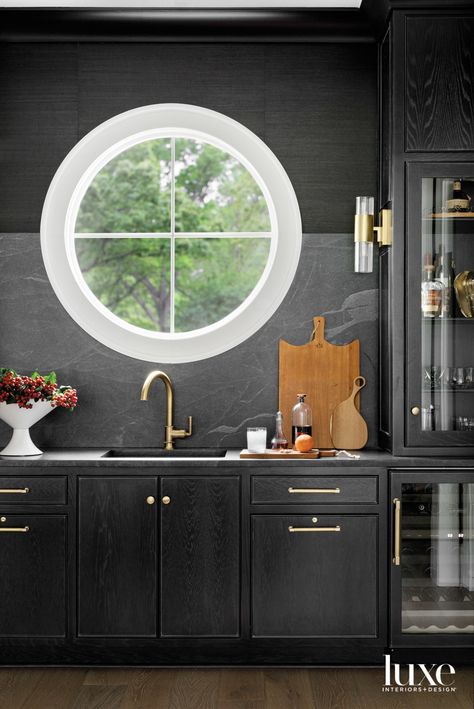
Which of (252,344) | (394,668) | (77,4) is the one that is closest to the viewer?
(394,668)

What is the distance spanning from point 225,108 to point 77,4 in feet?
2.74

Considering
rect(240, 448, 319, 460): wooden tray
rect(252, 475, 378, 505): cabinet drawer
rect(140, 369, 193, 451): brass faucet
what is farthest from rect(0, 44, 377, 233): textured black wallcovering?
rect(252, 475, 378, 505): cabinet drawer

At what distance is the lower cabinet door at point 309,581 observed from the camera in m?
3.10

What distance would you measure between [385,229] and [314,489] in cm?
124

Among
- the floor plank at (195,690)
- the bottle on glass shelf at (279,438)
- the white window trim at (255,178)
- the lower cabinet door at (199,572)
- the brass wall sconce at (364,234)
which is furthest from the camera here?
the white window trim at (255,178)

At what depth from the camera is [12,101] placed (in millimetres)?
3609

=== Work to be completed ===
Reproduce every row above verbatim, omitting the pictures.

=== Solution to this problem ===
Which of (252,344) | (394,668) | (77,4) is the one that is closest to the viewer?
(394,668)

What is the distance spanning from point 225,108 to point 77,4 in feet?
2.74

Considering
rect(240, 448, 319, 460): wooden tray
rect(252, 475, 378, 505): cabinet drawer
rect(140, 369, 193, 451): brass faucet
what is farthest from rect(0, 44, 377, 233): textured black wallcovering?
rect(252, 475, 378, 505): cabinet drawer

At what distance is the lower cabinet door at point 309,581 observed from the camera in m?
3.10

What distance would you measure between [385,229] and [314,489] in cm?
124

Among
- the floor plank at (195,690)
- the bottle on glass shelf at (279,438)
- the white window trim at (255,178)
- the lower cabinet door at (199,572)
- the brass wall sconce at (364,234)
which is furthest from the camera here?
the white window trim at (255,178)

At what depth from the camera is [12,101] placed (in millimetres)?
3609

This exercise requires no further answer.